The sale of partnership assets works in much the same way as the sale of S corp assets, with a layer of tax. However, capital gains rates on the sale of partnership units are not automatically taxed. a Rule Exists as part of capital gains for ordinary income on so-called “hot assets” such as inventory and accounts receivable.
There is a tax incentive for hidden gems for sellers of C Corp shares. Qualified Small Business Stock. This allows individuals to exclude up to $10 million or more of their basis from taxable income when they sell shares that were originally issued. The exclusion does not exist for partners selling partnership units or shareholders selling S corporation shares and has different requirements, but when you qualify, it is huge. If you sell for $10 million instead of paying $2 million to the federal government for capital gains tax, you pay nothing.
An acquisition becomes more complicated when the buyer is unsure of the value of the company they are selling, so the deal includes “earnings” along with some cash advance. an earnings trigger Additional payments When earnings or other negotiation goals are met.
Earnings can happen over the course of years, and it’s important for you to consider how likely the deal is to achieve the goals set out. If you end up with just cash on the table, would that be okay with you? If you don’t kill your earnings, will you still be happy?
From a tax perspective, you want the earnings to be tied to the success of the business, not to you in any way specifically. If the earnings have some tie in you as an employee—for example, if you need to be employed by the company to earn it—it becomes compensation, which is taxed at the ordinary income rate. , almost twice the capital gains rate.
Buyer owning a piece
Sometimes a buyer, such as a private equity firm, wants the seller to have the skin in the game. One way to do this is to offer the seller a minority ownership in the buyer as part of the sale.

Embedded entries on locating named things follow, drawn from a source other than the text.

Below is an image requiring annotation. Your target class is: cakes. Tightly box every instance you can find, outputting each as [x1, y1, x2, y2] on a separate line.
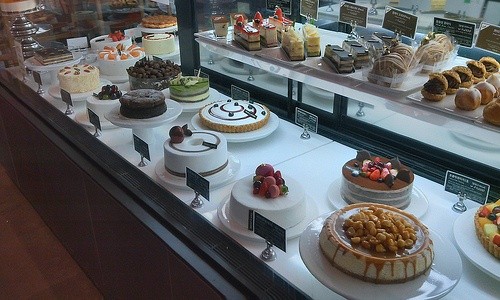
[57, 63, 100, 93]
[119, 89, 167, 119]
[319, 202, 434, 284]
[199, 99, 270, 133]
[142, 14, 177, 28]
[0, 0, 36, 12]
[341, 149, 414, 210]
[86, 84, 128, 122]
[88, 30, 146, 76]
[169, 67, 210, 102]
[142, 33, 175, 54]
[229, 163, 307, 231]
[126, 56, 183, 92]
[33, 46, 74, 66]
[474, 199, 500, 260]
[163, 124, 228, 177]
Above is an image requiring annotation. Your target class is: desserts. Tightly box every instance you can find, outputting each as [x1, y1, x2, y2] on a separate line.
[212, 7, 500, 126]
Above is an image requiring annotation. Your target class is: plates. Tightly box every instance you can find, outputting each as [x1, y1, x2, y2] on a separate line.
[155, 150, 242, 190]
[23, 24, 179, 102]
[326, 178, 429, 219]
[406, 90, 486, 121]
[452, 131, 500, 150]
[104, 99, 183, 128]
[194, 20, 472, 99]
[75, 107, 120, 130]
[191, 111, 280, 143]
[160, 88, 220, 112]
[299, 209, 462, 300]
[216, 193, 319, 242]
[454, 207, 500, 282]
[474, 117, 500, 133]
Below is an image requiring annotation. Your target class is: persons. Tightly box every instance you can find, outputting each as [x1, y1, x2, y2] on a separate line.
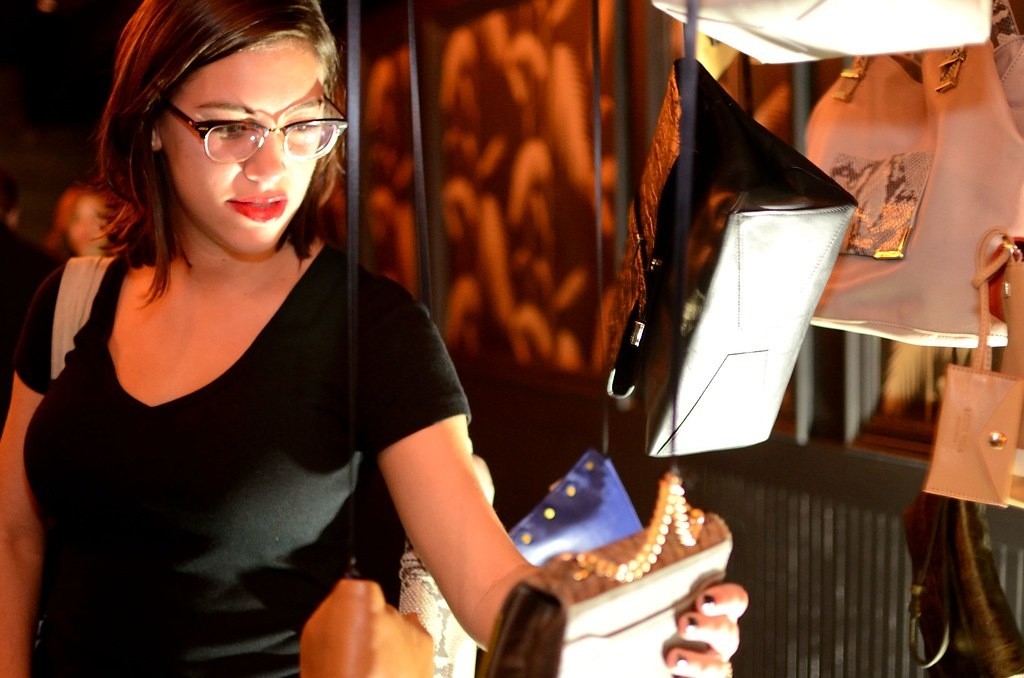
[0, 0, 748, 678]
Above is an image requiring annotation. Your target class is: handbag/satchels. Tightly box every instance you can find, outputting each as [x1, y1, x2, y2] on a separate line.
[593, 58, 859, 458]
[484, 473, 734, 678]
[921, 227, 1024, 510]
[300, 455, 495, 678]
[805, 0, 1024, 348]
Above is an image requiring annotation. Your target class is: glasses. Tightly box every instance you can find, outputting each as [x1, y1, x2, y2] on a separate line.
[161, 95, 348, 164]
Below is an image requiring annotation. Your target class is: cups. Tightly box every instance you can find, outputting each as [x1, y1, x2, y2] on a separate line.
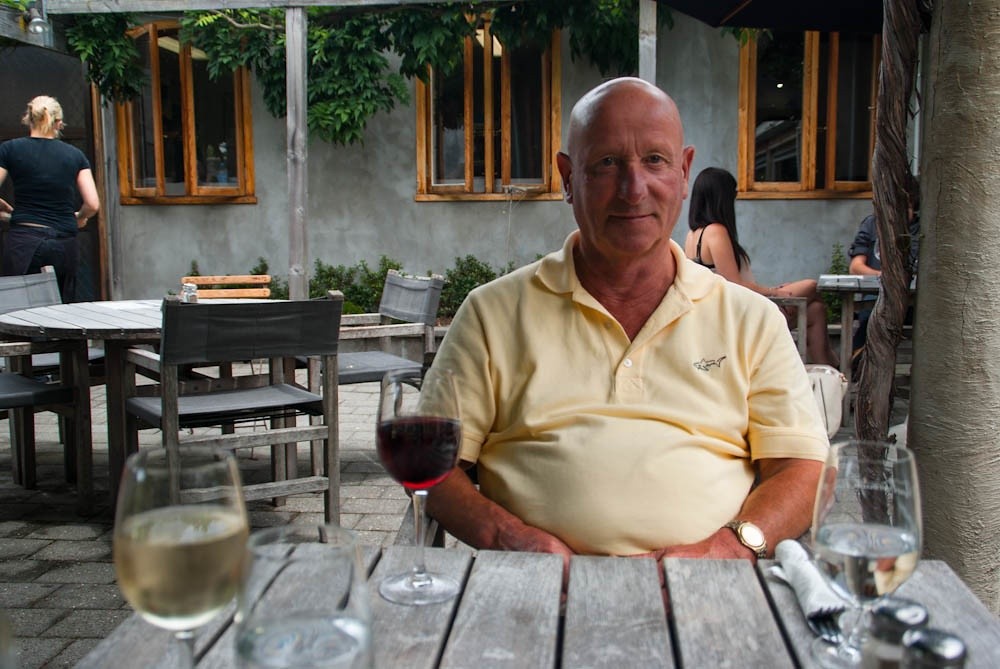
[234, 525, 374, 669]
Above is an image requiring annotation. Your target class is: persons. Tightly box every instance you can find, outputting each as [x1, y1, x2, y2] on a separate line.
[414, 78, 838, 559]
[0, 93, 102, 358]
[687, 164, 834, 375]
[839, 176, 930, 380]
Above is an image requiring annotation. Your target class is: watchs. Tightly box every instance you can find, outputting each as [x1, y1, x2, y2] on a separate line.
[720, 519, 770, 559]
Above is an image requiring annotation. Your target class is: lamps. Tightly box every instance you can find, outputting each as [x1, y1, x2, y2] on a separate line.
[23, 8, 49, 35]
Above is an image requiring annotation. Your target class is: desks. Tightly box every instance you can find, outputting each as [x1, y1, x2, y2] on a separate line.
[817, 274, 916, 426]
[72, 546, 1000, 669]
[0, 300, 307, 525]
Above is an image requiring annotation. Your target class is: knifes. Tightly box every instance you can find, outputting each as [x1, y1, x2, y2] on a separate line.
[807, 616, 845, 645]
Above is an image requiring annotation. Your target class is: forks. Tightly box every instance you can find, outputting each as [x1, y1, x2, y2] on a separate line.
[815, 607, 845, 619]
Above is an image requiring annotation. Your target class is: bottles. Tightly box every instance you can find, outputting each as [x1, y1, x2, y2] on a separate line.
[858, 597, 928, 669]
[900, 627, 967, 669]
[182, 283, 197, 302]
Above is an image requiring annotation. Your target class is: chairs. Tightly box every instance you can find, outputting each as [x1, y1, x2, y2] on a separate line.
[0, 266, 105, 444]
[124, 296, 344, 528]
[0, 373, 76, 515]
[181, 272, 271, 298]
[295, 270, 445, 462]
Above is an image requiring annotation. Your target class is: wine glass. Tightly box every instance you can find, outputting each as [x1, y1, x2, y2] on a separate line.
[376, 366, 464, 606]
[113, 444, 256, 669]
[810, 439, 923, 669]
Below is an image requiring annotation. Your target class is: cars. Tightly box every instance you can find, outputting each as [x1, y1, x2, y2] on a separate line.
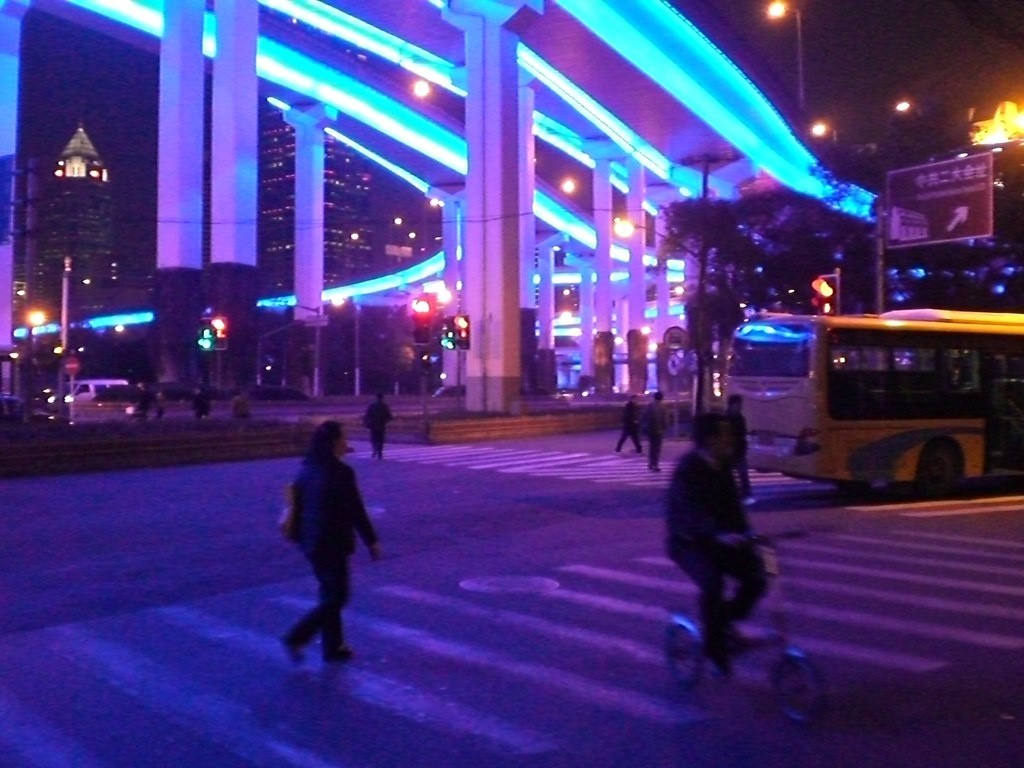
[431, 385, 466, 397]
[247, 384, 309, 401]
[93, 384, 165, 418]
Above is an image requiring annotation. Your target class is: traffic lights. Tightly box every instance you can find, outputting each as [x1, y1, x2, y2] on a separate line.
[210, 317, 228, 350]
[412, 298, 433, 344]
[199, 327, 214, 351]
[440, 315, 455, 350]
[453, 315, 471, 349]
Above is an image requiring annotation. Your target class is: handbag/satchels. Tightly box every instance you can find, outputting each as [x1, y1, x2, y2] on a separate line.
[277, 506, 299, 538]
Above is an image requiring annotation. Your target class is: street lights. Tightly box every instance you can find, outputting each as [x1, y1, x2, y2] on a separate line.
[613, 218, 707, 417]
[765, 1, 805, 109]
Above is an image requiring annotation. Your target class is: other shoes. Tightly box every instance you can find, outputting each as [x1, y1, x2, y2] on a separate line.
[742, 496, 755, 505]
[324, 646, 353, 658]
[648, 465, 661, 472]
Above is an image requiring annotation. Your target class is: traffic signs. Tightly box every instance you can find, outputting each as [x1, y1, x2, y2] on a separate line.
[884, 150, 993, 248]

When you receive the stock, you are taxed. Let’s say you are paying 20% tax. If you get $10 million in cash, you pay $2 million in taxes and put the rest in your pocket. But if you get another $10 million in stock, it will double your tax bill and eat into your cash portion of the transaction significantly, leaving you with $6 million in cash and $10 million in stock. will be given. In addition, you take on the risk of investing in the stock you are acquiring.
There may be ways to structure the deal so that you don’t pay taxes on the stock. For example, you may be able to postpone it. If the buyer is a partnership, instead of selling 100% of your business, you can contribute a portion of it to a tax-exempt partnership and take back units in that partnership without paying tax on them. For the cash portion, you will continue to pay tax, but you will defer tax on the component you contribute and take back ownership in the buyer. In the example above, you have $8 million in after-tax cash income and $10 million in partnership units with $2 million in tax that is deferred until you sell the partnership units.
Another factor to consider when you take the ownership percentage into the buyer is that you built the company and ran it, but after the sale, someone else is calling the shots. As a shareholder or partner, you still have to worry about the company’s value going up or down, but you have far less control over it than you once did.
The trading market is hot right now as multiple forces work together to create the market Friendly for both buyers and sellers. The situation is so fluid that the advice of a CPA familiar with your particular business is vital. Your CPA should be involved in your sales process, estimating profits and potential tax liabilities at the stage of the letter of intent through the completion of the sale.